(Dataset entries)
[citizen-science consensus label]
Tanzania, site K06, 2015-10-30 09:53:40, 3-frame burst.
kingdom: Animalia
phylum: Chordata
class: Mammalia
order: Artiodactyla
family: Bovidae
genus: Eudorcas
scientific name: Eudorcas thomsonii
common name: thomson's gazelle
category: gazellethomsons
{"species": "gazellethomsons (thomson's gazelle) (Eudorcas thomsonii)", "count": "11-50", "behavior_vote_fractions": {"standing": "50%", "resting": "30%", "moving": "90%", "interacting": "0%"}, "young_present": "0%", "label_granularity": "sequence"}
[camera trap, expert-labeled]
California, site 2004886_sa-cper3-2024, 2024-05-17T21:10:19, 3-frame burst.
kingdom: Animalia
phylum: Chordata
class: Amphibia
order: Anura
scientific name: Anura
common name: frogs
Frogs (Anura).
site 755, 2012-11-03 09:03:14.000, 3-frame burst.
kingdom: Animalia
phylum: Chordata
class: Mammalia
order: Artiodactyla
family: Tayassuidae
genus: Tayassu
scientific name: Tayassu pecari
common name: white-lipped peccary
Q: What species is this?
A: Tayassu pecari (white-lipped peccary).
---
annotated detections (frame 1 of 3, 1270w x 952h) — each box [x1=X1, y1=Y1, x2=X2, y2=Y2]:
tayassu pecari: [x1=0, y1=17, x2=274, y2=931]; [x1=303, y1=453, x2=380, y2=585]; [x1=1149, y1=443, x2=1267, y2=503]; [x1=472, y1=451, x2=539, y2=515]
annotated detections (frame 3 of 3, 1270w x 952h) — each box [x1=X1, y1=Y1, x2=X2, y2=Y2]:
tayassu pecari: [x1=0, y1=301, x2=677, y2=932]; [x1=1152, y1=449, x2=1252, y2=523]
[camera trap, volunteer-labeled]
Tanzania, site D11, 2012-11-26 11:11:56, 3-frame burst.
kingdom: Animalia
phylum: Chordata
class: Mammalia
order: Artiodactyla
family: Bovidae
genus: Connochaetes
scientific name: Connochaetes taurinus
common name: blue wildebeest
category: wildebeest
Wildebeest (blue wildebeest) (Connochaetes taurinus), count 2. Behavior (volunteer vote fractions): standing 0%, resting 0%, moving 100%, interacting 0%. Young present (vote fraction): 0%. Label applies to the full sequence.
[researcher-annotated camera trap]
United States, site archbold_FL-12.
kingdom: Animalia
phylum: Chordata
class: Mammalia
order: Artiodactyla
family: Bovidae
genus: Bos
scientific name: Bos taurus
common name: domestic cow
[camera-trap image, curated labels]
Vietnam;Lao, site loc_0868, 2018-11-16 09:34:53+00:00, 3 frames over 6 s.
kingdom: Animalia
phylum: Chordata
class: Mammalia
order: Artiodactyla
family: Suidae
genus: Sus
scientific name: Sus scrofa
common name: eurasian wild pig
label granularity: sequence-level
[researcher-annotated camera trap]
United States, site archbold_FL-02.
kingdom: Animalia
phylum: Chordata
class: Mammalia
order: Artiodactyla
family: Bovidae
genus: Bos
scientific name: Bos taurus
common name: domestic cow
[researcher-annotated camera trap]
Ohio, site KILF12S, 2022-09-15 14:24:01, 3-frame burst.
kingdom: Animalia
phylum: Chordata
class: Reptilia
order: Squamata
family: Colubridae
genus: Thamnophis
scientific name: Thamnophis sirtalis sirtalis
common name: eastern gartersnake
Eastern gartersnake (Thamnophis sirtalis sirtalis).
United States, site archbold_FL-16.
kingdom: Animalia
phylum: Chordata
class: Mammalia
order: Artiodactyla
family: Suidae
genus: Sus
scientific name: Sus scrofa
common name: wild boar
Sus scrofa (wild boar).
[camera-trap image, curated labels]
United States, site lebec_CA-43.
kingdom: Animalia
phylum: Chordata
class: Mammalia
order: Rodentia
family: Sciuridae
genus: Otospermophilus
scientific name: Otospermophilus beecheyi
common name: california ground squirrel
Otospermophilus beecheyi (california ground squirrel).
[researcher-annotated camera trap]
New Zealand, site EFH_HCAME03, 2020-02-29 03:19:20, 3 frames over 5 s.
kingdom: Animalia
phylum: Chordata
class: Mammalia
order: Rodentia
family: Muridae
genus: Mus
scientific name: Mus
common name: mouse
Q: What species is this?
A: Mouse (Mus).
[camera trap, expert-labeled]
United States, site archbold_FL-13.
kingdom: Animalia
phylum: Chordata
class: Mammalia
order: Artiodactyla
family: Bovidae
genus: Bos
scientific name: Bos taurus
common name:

• Prompt: Set down every entry once more, exactly as it was written above.

• Answer area:
[citizen-science consensus label]
Tanzania, site K06, 2015-10-30 09:53:40, 3-frame burst.
kingdom: Animalia
phylum: Chordata
class: Mammalia
order: Artiodactyla
family: Bovidae
genus: Eudorcas
scientific name: Eudorcas thomsonii
common name: thomson's gazelle
category: gazellethomsons
{"species": "gazellethomsons (thomson's gazelle) (Eudorcas thomsonii)", "count": "11-50", "behavior_vote_fractions": {"standing": "50%", "resting": "30%", "moving": "90%", "interacting": "0%"}, "young_present": "0%", "label_granularity": "sequence"}
[camera trap, expert-labeled]
California, site 2004886_sa-cper3-2024, 2024-05-17T21:10:19, 3-frame burst.
kingdom: Animalia
phylum: Chordata
class: Amphibia
order: Anura
scientific name: Anura
common name: frogs
Frogs (Anura).
site 755, 2012-11-03 09:03:14.000, 3-frame burst.
kingdom: Animalia
phylum: Chordata
class: Mammalia
order: Artiodactyla
family: Tayassuidae
genus: Tayassu
scientific name: Tayassu pecari
common name: white-lipped peccary
Q: What species is this?
A: Tayassu pecari (white-lipped peccary).
---
annotated detections (frame 1 of 3, 1270w x 952h) — each box [x1=X1, y1=Y1, x2=X2, y2=Y2]:
tayassu pecari: [x1=0, y1=17, x2=274, y2=931]; [x1=303, y1=453, x2=380, y2=585]; [x1=1149, y1=443, x2=1267, y2=503]; [x1=472, y1=451, x2=539, y2=515]
annotated detections (frame 3 of 3, 1270w x 952h) — each box [x1=X1, y1=Y1, x2=X2, y2=Y2]:
tayassu pecari: [x1=0, y1=301, x2=677, y2=932]; [x1=1152, y1=449, x2=1252, y2=523]
[camera trap, volunteer-labeled]
Tanzania, site D11, 2012-11-26 11:11:56, 3-frame burst.
kingdom: Animalia
phylum: Chordata
class: Mammalia
order: Artiodactyla
family: Bovidae
genus: Connochaetes
scientific name: Connochaetes taurinus
common name: blue wildebeest
category: wildebeest
Wildebeest (blue wildebeest) (Connochaetes taurinus), count 2. Behavior (volunteer vote fractions): standing 0%, resting 0%, moving 100%, interacting 0%. Young present (vote fraction): 0%. Label applies to the full sequence.
[researcher-annotated camera trap]
United States, site archbold_FL-12.
kingdom: Animalia
phylum: Chordata
class: Mammalia
order: Artiodactyla
family: Bovidae
genus: Bos
scientific name: Bos taurus
common name: domestic cow
[camera-trap image, curated labels]
Vietnam;Lao, site loc_0868, 2018-11-16 09:34:53+00:00, 3 frames over 6 s.
kingdom: Animalia
phylum: Chordata
class: Mammalia
order: Artiodactyla
family: Suidae
genus: Sus
scientific name: Sus scrofa
common name: eurasian wild pig
label granularity: sequence-level
[researcher-annotated camera trap]
United States, site archbold_FL-02.
kingdom: Animalia
phylum: Chordata
class: Mammalia
order: Artiodactyla
family: Bovidae
genus: Bos
scientific name: Bos taurus
common name: domestic cow
[researcher-annotated camera trap]
Ohio, site KILF12S, 2022-09-15 14:24:01, 3-frame burst.
kingdom: Animalia
phylum: Chordata
class: Reptilia
order: Squamata
family: Colubridae
genus: Thamnophis
scientific name: Thamnophis sirtalis sirtalis
common name: eastern gartersnake
Eastern gartersnake (Thamnophis sirtalis sirtalis).
United States, site archbold_FL-16.
kingdom: Animalia
phylum: Chordata
class: Mammalia
order: Artiodactyla
family: Suidae
genus: Sus
scientific name: Sus scrofa
common name: wild boar
Sus scrofa (wild boar).
[camera-trap image, curated labels]
United States, site lebec_CA-43.
kingdom: Animalia
phylum: Chordata
class: Mammalia
order: Rodentia
family: Sciuridae
genus: Otospermophilus
scientific name: Otospermophilus beecheyi
common name: california ground squirrel
Otospermophilus beecheyi (california ground squirrel).
[researcher-annotated camera trap]
New Zealand, site EFH_HCAME03, 2020-02-29 03:19:20, 3 frames over 5 s.
kingdom: Animalia
phylum: Chordata
class: Mammalia
order: Rodentia
family: Muridae
genus: Mus
scientific name: Mus
common name: mouse
Q: What species is this?
A: Mouse (Mus).
[camera trap, expert-labeled]
United States, site archbold_FL-13.
kingdom: Animalia
phylum: Chordata
class: Mammalia
order: Artiodactyla
family: Bovidae
genus: Bos
scientific name: Bos taurus
common name:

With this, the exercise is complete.